Chemistry, Department of
Evaluation of the Overall Binding of Acetohexamide and Tolbutamide with Methyl Glyoxal-Modified HSA by High-Performance Affinity Chromatography
David S. Hage
Date of this Version
Woolfork, Ashley G.; Hage, David S. 2020. Evaluation of the Overall Binding of Acetohexamide and Tolbutamide with Methyl Glyoxal-Modified HSA by High Performance Affinity Chromatography. Poster presentation, UCARE Research Fair, Spring 2020, University of Nebraska - Lincoln
High performance affinity chromatography (HPAC) was used in a zonal competition format to investigate the overall binding of two sulfonylurea drugs with modified human serum albumin (HSA). The in vitro modifications of this protein that were examined included glycation, as occurs in the presence of elevated glucose levels during diabetes, and the formation of advanced glycation end-products (AGEs) due to the reaction of HSA with methylglyoxal (MGo). The sulfonylurea drugs acetohexamide and tolbutamide, which are used to treat type II diabetes, were each injected onto 10 mm x 2.1 mm i.d. affinity microcolumns that contained normal HSA and HSA modified with MGo. Competition studies based on a zonal elution format were carried out by using R-warfarin as a site –specific probe for Sudlow site I of HSA and L-tryptophan as a site-specific probe for Sudlow site II. The studies were performed with eight mobile phase concentrations of the drugs, ranging from 0-25 µM, and at a flowrate of 0.5 mL/min and a temperature of 37°C. The resulting information made it possible to determine the site-specific association equilibrium constants for each drug with normal and modified HSA. A decrease of approximately 0.4-fold to 0.8-fold in binding strength was found when comparing normal HSA vs control MGo-modified HSA and normal HSA vs diabetic MGo-modified HSA. These experiments illustrated how affinity microcolumns and zonal competition could be used in detailed studies of interactions by sulfonylurea drugs with normal HSA and modified forms of this protein. Such information may be useful in future applications within the field of personalized medicine for the development of customized treatments for patients with type II diabetes.

Work task => In the chromatography abstract above, what site-specific probe was used for Sudlow site II of HSA?

Supplied data =>
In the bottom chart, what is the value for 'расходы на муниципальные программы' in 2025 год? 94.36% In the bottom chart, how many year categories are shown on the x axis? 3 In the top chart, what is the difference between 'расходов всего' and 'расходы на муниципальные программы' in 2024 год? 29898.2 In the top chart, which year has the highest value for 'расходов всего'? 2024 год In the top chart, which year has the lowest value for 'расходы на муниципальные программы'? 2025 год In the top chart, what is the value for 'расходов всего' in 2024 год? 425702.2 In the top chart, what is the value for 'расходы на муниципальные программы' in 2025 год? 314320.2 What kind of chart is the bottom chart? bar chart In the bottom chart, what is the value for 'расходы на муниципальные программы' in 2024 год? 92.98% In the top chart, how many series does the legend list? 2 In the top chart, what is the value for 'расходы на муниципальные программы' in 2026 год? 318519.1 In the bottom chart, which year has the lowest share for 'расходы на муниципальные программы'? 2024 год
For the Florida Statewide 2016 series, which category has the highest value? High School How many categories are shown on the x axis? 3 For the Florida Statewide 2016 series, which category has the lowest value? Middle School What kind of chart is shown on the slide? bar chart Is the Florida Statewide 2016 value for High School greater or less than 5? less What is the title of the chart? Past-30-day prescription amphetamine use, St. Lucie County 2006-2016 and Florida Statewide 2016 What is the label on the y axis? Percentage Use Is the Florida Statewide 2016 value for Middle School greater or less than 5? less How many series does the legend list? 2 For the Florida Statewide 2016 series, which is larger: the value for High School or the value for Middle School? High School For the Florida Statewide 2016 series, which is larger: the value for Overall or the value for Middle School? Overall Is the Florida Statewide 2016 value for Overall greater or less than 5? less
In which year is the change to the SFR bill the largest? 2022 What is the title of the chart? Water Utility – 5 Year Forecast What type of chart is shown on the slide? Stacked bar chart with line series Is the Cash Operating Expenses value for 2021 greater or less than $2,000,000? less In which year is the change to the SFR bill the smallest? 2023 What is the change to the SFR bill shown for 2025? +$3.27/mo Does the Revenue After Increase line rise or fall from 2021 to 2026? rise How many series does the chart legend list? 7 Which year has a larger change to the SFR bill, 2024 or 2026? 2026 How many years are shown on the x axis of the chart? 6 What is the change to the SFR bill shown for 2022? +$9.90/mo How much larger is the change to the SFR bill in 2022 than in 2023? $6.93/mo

Result of the exercise => L-tryptophan